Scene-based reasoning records
+ + +

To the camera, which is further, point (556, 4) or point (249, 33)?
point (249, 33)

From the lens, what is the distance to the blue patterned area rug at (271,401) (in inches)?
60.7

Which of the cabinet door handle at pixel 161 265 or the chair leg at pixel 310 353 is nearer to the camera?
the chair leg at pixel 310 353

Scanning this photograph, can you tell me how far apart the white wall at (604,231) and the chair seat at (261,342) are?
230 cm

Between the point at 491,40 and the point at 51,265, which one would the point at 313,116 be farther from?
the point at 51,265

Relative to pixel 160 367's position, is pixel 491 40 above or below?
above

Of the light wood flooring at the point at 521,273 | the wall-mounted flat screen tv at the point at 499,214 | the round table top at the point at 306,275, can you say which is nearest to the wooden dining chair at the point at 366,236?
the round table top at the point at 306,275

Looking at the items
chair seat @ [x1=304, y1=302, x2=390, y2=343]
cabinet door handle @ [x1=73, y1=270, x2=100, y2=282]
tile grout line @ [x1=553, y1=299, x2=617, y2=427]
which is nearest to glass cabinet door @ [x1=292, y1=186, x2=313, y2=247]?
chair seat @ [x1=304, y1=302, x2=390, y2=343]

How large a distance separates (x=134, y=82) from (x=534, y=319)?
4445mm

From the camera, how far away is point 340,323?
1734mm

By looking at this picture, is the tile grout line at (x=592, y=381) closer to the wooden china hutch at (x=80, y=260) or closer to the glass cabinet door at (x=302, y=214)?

+ + +

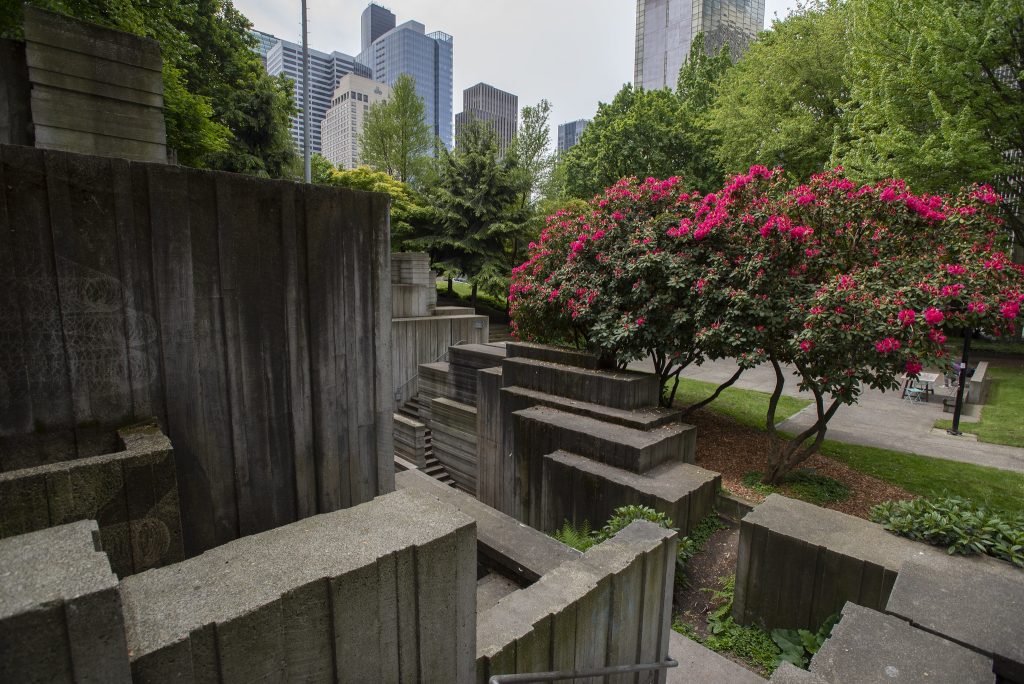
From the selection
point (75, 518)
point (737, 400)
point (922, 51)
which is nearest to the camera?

+ + +

Tally the lines of the records that contain the string "grout", treating case as significant. Give only the number.

▶ _Worked answer_
2